Start of Block
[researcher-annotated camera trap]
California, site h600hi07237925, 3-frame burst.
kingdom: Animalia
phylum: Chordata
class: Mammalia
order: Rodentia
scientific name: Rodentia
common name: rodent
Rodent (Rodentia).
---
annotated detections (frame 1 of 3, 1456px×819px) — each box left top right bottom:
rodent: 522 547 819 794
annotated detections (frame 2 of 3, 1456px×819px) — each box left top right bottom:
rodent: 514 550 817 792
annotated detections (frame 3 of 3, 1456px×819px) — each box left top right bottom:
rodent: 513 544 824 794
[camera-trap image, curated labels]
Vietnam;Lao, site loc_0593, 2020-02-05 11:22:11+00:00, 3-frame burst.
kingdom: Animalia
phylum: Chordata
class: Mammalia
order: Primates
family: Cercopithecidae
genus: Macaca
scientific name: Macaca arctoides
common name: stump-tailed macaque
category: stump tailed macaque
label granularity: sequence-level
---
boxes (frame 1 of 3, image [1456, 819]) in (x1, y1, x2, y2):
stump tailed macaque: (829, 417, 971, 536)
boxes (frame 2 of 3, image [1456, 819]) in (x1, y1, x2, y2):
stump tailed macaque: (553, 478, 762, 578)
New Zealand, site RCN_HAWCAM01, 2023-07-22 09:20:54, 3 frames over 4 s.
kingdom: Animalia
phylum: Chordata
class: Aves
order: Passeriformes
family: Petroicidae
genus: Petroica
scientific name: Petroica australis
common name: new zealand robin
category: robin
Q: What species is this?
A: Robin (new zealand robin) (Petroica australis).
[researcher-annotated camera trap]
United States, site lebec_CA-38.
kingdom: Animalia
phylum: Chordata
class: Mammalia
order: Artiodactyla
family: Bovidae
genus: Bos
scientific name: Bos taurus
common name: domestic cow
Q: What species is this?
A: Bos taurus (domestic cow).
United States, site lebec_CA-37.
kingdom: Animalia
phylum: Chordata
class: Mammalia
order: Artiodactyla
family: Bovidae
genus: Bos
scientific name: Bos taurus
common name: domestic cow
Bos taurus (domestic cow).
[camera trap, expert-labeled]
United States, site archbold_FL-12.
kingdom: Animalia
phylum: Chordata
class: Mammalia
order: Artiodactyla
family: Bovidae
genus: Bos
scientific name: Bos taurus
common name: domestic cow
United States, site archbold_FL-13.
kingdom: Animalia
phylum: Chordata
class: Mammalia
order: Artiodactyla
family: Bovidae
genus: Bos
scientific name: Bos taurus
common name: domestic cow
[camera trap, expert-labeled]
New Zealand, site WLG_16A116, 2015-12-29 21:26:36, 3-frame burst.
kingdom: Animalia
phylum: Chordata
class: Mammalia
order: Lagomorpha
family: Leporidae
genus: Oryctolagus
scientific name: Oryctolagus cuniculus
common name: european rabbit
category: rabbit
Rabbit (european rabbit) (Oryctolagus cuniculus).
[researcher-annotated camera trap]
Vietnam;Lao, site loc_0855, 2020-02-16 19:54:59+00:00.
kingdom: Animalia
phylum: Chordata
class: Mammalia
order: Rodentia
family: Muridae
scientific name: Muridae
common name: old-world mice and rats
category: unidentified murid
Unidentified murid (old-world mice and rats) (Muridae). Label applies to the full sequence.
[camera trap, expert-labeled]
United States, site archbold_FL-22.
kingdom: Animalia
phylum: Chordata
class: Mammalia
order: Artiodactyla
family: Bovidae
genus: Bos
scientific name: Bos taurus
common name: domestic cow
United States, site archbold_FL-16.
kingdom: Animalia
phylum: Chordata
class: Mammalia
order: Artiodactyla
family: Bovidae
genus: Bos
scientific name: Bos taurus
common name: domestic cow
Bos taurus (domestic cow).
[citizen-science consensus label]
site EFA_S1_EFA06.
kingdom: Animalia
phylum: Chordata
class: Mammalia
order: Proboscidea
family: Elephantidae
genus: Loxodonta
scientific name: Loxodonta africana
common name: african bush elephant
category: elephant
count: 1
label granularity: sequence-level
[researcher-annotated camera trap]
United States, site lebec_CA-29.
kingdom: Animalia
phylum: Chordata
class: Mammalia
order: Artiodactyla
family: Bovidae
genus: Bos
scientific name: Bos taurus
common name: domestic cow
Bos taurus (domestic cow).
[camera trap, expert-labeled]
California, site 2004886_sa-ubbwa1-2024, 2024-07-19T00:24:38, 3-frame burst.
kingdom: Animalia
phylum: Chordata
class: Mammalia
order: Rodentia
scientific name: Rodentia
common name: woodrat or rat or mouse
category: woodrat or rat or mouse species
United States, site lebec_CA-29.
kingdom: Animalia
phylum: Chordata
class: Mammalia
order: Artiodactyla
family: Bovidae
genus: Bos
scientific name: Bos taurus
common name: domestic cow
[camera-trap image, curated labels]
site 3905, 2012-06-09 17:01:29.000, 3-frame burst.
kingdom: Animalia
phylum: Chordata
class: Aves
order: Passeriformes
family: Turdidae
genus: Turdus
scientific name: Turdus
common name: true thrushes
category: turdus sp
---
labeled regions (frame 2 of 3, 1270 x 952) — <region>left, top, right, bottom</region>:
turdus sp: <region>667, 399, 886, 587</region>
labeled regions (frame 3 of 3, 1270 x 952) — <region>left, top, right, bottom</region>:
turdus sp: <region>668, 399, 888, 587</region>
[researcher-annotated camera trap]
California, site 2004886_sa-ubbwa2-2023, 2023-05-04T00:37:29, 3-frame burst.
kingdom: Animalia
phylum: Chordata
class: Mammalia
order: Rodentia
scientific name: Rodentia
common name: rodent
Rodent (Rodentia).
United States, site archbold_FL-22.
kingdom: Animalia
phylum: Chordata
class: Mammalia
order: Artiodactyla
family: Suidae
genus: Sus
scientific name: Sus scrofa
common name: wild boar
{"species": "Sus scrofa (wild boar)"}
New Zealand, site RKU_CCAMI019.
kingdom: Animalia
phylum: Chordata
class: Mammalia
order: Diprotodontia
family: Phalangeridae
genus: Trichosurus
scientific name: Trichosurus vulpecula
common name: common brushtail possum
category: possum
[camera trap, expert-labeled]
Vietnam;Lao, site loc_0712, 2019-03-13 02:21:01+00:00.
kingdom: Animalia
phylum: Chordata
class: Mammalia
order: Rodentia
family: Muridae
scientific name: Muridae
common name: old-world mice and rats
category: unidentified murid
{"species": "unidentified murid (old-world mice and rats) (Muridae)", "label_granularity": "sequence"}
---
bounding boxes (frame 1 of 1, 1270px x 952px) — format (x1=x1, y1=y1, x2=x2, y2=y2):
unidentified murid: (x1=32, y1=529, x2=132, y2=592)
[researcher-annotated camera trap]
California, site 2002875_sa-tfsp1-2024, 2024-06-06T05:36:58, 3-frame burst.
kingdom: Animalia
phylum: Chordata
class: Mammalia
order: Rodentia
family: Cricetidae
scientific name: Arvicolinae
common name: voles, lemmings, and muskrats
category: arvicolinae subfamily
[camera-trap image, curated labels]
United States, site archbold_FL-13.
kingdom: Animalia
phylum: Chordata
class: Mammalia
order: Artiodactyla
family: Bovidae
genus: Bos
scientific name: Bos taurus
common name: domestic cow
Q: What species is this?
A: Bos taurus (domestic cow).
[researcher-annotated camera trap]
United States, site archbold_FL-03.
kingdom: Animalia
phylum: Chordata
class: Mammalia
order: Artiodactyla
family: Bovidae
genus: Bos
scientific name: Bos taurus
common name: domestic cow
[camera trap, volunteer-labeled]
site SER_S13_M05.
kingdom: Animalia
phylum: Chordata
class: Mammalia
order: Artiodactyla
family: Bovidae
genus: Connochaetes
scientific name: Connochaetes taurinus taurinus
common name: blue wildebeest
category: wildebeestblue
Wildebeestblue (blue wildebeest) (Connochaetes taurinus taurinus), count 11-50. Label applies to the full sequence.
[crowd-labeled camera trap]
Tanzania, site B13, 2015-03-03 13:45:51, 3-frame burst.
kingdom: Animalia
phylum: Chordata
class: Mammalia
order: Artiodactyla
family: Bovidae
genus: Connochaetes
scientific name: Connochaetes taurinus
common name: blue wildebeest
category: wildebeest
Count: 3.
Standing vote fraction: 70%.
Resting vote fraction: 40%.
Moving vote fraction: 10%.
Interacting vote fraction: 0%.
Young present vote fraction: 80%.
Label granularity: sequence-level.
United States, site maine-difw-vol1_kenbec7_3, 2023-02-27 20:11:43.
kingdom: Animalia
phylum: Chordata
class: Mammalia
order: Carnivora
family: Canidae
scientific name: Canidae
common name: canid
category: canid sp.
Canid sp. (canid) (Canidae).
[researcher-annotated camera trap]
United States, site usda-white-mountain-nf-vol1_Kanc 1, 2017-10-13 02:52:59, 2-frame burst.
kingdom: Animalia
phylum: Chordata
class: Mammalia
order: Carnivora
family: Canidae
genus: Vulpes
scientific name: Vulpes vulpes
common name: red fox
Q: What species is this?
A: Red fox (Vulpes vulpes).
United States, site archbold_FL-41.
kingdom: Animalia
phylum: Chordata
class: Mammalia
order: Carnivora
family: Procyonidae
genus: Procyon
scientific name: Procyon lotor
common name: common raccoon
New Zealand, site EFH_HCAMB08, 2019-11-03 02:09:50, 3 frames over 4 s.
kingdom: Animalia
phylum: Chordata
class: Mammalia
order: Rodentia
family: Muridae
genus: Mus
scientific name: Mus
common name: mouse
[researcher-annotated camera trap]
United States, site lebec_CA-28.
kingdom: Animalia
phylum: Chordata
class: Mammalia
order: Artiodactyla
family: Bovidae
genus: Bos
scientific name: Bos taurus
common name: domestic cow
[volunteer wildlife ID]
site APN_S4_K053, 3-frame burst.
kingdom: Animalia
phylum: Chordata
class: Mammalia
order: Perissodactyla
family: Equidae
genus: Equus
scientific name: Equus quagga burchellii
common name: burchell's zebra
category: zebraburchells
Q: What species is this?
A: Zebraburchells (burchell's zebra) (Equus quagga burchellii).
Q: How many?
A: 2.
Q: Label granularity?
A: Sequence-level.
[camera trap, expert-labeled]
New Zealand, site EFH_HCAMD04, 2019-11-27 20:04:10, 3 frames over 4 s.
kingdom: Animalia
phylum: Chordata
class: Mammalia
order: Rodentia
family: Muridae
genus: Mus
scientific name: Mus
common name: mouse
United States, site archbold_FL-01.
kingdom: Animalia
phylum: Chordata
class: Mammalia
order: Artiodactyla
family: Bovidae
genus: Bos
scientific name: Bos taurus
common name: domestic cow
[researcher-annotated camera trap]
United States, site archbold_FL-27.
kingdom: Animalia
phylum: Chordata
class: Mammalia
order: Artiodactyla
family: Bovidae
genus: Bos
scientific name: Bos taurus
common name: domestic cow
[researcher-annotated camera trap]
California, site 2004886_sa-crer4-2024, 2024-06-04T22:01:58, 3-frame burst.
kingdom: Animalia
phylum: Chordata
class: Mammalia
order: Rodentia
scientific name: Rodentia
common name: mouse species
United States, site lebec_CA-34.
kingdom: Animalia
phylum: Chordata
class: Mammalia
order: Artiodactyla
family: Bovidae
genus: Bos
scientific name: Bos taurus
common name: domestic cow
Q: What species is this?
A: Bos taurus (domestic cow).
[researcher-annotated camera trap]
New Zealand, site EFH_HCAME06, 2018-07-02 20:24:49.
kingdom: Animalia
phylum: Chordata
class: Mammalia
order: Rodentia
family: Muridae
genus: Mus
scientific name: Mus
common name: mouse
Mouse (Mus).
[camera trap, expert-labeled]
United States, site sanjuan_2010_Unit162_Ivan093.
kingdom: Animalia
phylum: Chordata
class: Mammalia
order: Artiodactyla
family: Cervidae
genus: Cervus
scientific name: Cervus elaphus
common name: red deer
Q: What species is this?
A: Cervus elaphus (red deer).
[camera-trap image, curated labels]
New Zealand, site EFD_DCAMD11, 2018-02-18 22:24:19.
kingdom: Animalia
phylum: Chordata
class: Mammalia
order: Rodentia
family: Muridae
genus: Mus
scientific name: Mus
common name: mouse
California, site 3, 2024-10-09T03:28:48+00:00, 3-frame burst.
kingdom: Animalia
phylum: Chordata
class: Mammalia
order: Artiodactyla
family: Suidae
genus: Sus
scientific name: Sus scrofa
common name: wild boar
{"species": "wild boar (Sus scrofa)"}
End of Block
__Goal of the exercise__
Locate the word "frames" in the records and collect each line it appears in.

__Response area__
New Zealand, site RCN_HAWCAM01, 2023-07-22 09:20:54, 3 frames over 4 s.
New Zealand, site EFH_HCAMB08, 2019-11-03 02:09:50, 3 frames over 4 s.
New Zealand, site EFH_HCAMD04, 2019-11-27 20:04:10, 3 frames over 4 s.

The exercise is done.